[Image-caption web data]
# # # #
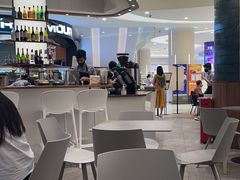 -Ninethirty by Awfully Chocolate(天环广场店)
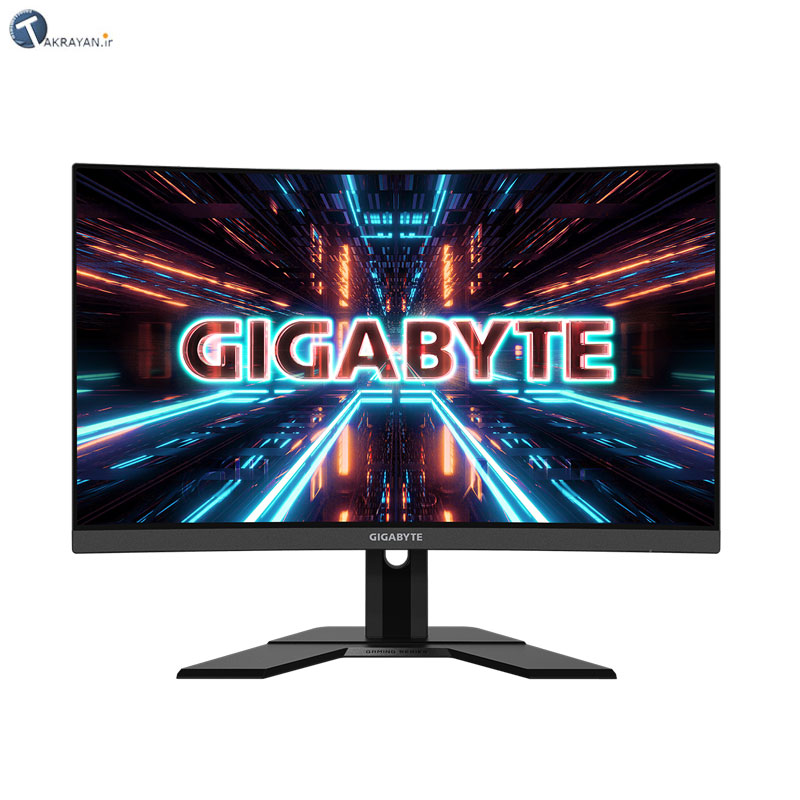 GIGABYTE.G27QC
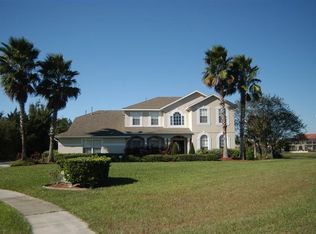 7904 Rising Sun Ct, Kissimmee, FL 34747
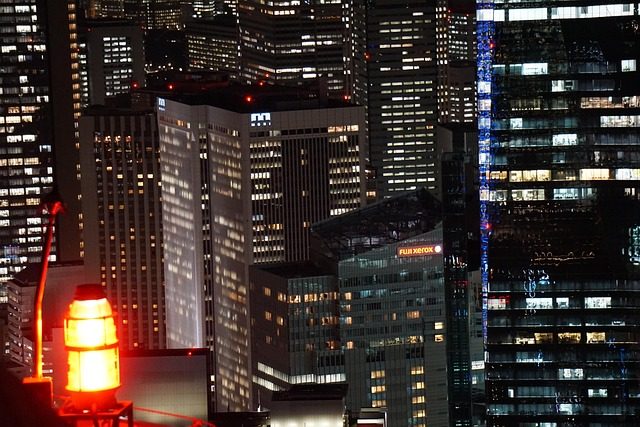 7 erreurs de traduction qui ont coûté cher aux grandes marques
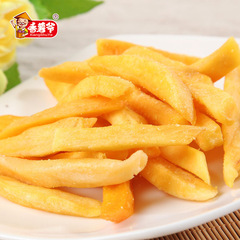 Factory wholesale crisp sweet potato strips 20 pounds bulk fruit and vegetable crispy sweet potato chips VF process sweet potato slices sweet potato dried fruit and vegetable comprehensive dried fruit and vegetables
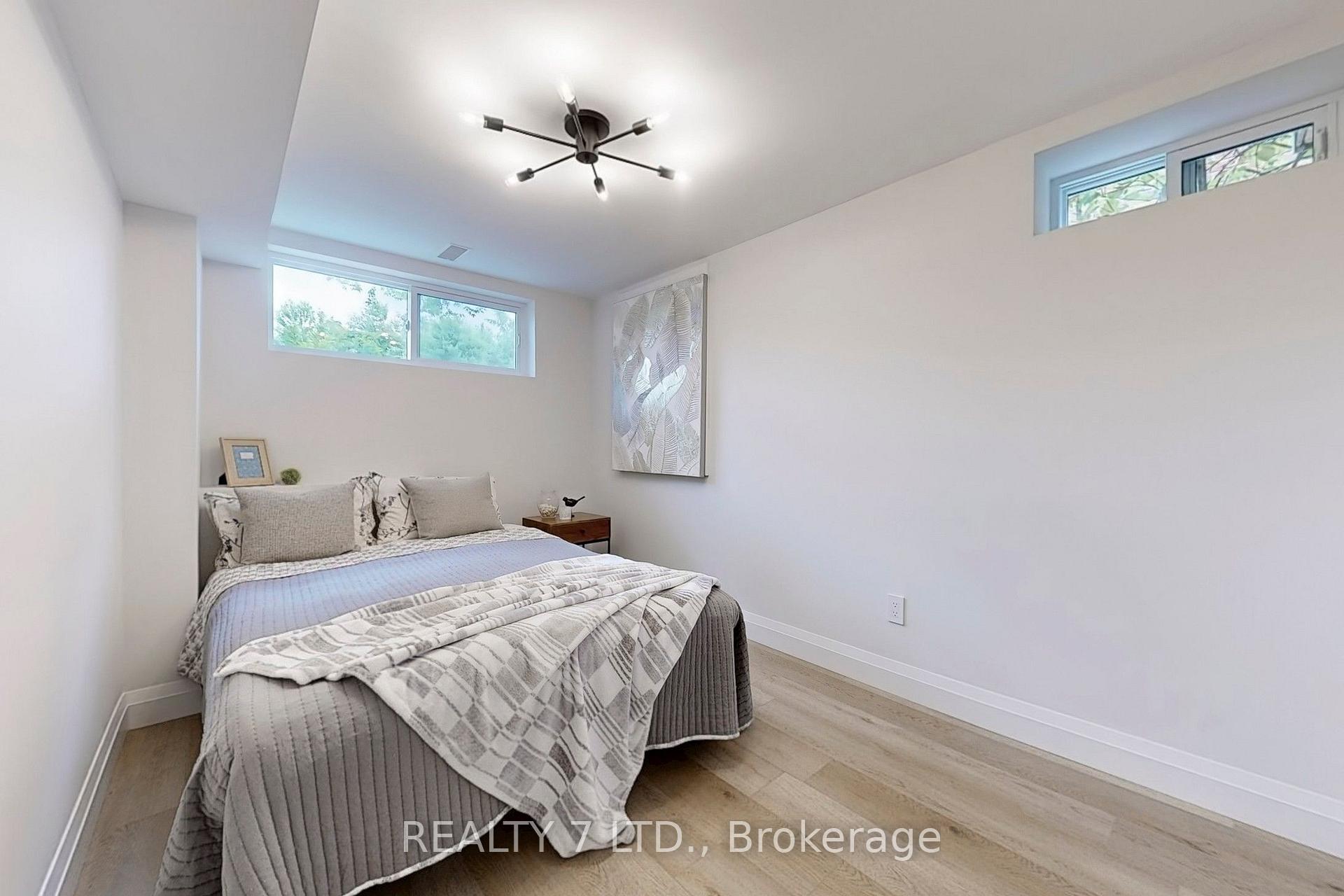 Photo 30 of 776 Garth Street, Hamilton, Westcliffe — HOMEH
# # # #
• [Assigned task]: Your answer must be an exact copy of the entries above, with no pictures in it.

• [Output of the exercise]:
 -Ninethirty by Awfully Chocolate(天环广场店)
 GIGABYTE.G27QC
 7904 Rising Sun Ct, Kissimmee, FL 34747
 7 erreurs de traduction qui ont coûté cher aux grandes marques
 Factory wholesale crisp sweet potato strips 20 pounds bulk fruit and vegetable crispy sweet potato chips VF process sweet potato slices sweet potato dried fruit and vegetable comprehensive dried fruit and vegetables
 Photo 30 of 776 Garth Street, Hamilton, Westcliffe — HOMEH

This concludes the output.